Stated goal: Update the records below by changing every "foliage" to "leafy canopy", with nothing else altered.

====== Available records ======

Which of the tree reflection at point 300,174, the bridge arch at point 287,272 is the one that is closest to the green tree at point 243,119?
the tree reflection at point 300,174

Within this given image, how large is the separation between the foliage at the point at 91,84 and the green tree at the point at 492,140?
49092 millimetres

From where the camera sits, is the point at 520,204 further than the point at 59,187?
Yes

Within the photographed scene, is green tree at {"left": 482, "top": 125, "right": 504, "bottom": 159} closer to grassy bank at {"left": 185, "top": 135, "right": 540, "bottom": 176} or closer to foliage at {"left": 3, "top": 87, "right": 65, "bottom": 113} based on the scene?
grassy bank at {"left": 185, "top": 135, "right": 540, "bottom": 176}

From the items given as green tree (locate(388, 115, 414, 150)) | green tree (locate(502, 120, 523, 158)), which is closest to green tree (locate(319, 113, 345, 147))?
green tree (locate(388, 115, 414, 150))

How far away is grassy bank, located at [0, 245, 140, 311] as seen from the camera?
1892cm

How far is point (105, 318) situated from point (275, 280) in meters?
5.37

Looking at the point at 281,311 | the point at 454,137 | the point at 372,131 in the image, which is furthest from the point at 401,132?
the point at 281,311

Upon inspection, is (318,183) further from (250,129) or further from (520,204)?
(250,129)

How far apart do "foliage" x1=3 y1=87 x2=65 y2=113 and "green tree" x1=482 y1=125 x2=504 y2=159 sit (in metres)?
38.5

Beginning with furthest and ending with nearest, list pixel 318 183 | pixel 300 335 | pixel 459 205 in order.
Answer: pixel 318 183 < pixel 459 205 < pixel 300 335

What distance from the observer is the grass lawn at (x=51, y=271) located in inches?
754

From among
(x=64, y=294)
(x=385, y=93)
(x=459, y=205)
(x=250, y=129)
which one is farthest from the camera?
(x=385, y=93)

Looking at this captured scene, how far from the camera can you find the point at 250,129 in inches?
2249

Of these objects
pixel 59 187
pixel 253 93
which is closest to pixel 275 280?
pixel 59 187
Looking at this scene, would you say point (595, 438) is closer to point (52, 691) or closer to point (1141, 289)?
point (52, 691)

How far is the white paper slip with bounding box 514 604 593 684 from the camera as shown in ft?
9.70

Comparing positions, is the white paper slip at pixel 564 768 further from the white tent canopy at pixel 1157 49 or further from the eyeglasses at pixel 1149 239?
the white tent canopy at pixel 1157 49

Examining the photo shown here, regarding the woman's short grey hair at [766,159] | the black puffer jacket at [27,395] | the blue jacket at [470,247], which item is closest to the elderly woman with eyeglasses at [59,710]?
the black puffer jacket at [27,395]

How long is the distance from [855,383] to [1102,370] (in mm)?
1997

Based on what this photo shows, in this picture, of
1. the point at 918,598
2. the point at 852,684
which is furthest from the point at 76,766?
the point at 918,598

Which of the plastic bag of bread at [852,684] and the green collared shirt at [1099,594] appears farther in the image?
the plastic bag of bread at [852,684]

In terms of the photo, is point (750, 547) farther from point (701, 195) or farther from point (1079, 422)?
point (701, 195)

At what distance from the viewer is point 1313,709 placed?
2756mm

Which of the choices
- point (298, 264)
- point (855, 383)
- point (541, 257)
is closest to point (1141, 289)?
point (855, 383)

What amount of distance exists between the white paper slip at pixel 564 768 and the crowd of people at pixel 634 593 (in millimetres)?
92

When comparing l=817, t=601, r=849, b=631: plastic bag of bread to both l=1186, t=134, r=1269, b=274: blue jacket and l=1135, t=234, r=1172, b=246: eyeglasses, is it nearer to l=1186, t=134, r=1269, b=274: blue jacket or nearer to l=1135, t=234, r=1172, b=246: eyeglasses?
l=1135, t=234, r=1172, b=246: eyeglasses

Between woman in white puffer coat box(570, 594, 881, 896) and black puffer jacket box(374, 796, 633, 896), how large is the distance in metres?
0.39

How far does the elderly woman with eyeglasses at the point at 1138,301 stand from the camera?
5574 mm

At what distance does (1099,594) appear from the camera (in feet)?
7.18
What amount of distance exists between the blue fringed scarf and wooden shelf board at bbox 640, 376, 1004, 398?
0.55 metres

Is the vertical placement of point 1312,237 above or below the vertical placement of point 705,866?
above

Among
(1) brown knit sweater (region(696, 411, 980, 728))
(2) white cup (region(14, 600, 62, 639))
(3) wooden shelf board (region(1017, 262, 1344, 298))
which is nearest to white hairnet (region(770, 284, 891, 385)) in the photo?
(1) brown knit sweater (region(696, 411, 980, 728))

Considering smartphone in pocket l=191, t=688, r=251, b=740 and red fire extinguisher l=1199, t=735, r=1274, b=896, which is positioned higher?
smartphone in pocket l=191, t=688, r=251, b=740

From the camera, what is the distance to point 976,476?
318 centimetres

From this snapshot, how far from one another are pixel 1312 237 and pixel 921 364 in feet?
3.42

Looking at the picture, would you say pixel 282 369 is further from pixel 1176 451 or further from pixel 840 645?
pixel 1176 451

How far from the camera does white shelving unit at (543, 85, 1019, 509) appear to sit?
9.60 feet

======

Task output:
Which of the tree reflection at point 300,174, the bridge arch at point 287,272 is the one that is closest to the green tree at point 243,119?
the tree reflection at point 300,174

Within this given image, how large is the separation between the leafy canopy at the point at 91,84 and the green tree at the point at 492,140?
49092 millimetres

From where the camera sits, is the point at 520,204 further than the point at 59,187?
Yes

Within the photographed scene, is green tree at {"left": 482, "top": 125, "right": 504, "bottom": 159} closer to grassy bank at {"left": 185, "top": 135, "right": 540, "bottom": 176} or closer to leafy canopy at {"left": 3, "top": 87, "right": 65, "bottom": 113} based on the scene?
grassy bank at {"left": 185, "top": 135, "right": 540, "bottom": 176}

From the items given as green tree (locate(388, 115, 414, 150)) | green tree (locate(502, 120, 523, 158)), which is closest to green tree (locate(319, 113, 345, 147))?
green tree (locate(388, 115, 414, 150))

How far away is grassy bank, located at [0, 245, 140, 311] as seen from the camera?
1892cm

How far is point (105, 318) situated from point (275, 280) in meters?
5.37

Looking at the point at 281,311 | the point at 454,137 | the point at 372,131 in the image, which is furthest from the point at 401,132?
the point at 281,311

Upon inspection, is (318,183) further from (250,129) or further from (520,204)?
(250,129)

How far apart do "leafy canopy" x1=3 y1=87 x2=65 y2=113 and "green tree" x1=482 y1=125 x2=504 y2=159 sit (in metres)?
38.5

Beginning with furthest and ending with nearest, list pixel 318 183 | pixel 300 335 | pixel 459 205 in order.
Answer: pixel 318 183 < pixel 459 205 < pixel 300 335

What distance from the observer is the grass lawn at (x=51, y=271) located in inches?
754

From among
(x=64, y=294)
(x=385, y=93)
(x=459, y=205)
(x=250, y=129)
which one is farthest from the camera?
(x=385, y=93)

Looking at this captured scene, how far from the camera can you find the point at 250,129 in inches?
2249

Of these objects
pixel 59 187
pixel 253 93
which is closest to pixel 275 280?
pixel 59 187
Looking at this scene, would you say point (595, 438) is closer to point (52, 691) or closer to point (1141, 289)?
point (52, 691)

How far is the white paper slip with bounding box 514 604 593 684 from the camera as shown in ft?
9.70

Comparing positions, is the white paper slip at pixel 564 768 further from the white tent canopy at pixel 1157 49 or further from the eyeglasses at pixel 1149 239?
the white tent canopy at pixel 1157 49

Examining the photo shown here, regarding the woman's short grey hair at [766,159] | the black puffer jacket at [27,395] | the blue jacket at [470,247], which item is closest to the elderly woman with eyeglasses at [59,710]?
the black puffer jacket at [27,395]

How long is the distance from [855,383] to [1102,370] (in mm)?
1997

Based on what this photo shows, in this picture, of
1. the point at 918,598
2. the point at 852,684
which is furthest from the point at 76,766?
the point at 918,598

Which of the plastic bag of bread at [852,684] and the green collared shirt at [1099,594] appears farther in the image?
the plastic bag of bread at [852,684]

In terms of the photo, is point (750, 547) farther from point (701, 195) or farther from point (1079, 422)?
point (701, 195)

At what distance from the viewer is point 1313,709 placed?
2756mm

Which of the choices
- point (298, 264)
- point (855, 383)
- point (541, 257)
is closest to point (1141, 289)?
point (855, 383)

What amount of distance exists between the white paper slip at pixel 564 768 and the crowd of people at pixel 634 593 (in millimetres)?
92

When comparing l=817, t=601, r=849, b=631: plastic bag of bread to both l=1186, t=134, r=1269, b=274: blue jacket and l=1135, t=234, r=1172, b=246: eyeglasses, is it nearer to l=1186, t=134, r=1269, b=274: blue jacket or nearer to l=1135, t=234, r=1172, b=246: eyeglasses?
l=1135, t=234, r=1172, b=246: eyeglasses

Between woman in white puffer coat box(570, 594, 881, 896) and black puffer jacket box(374, 796, 633, 896), how large is the distance in metres?
0.39

How far does the elderly woman with eyeglasses at the point at 1138,301 stand from the camera?
5574 mm

At what distance does (1099,594) appear from the camera (in feet)?
7.18
What amount of distance exists between the blue fringed scarf and wooden shelf board at bbox 640, 376, 1004, 398?
0.55 metres

Is the vertical placement of point 1312,237 above or below the vertical placement of point 705,866?
above

Among
(1) brown knit sweater (region(696, 411, 980, 728))
(2) white cup (region(14, 600, 62, 639))
(3) wooden shelf board (region(1017, 262, 1344, 298))
which is nearest to white hairnet (region(770, 284, 891, 385)) in the photo?
(1) brown knit sweater (region(696, 411, 980, 728))

Considering smartphone in pocket l=191, t=688, r=251, b=740 and red fire extinguisher l=1199, t=735, r=1274, b=896, which is positioned higher?
smartphone in pocket l=191, t=688, r=251, b=740

From the camera, what is the distance to point 976,476?
318 centimetres

From this snapshot, how far from one another are pixel 1312 237 and pixel 921 364 in feet?
3.42

Looking at the picture, would you say pixel 282 369 is further from pixel 1176 451 or further from pixel 840 645?
pixel 1176 451

How far from the camera does white shelving unit at (543, 85, 1019, 509) appear to sit?
9.60 feet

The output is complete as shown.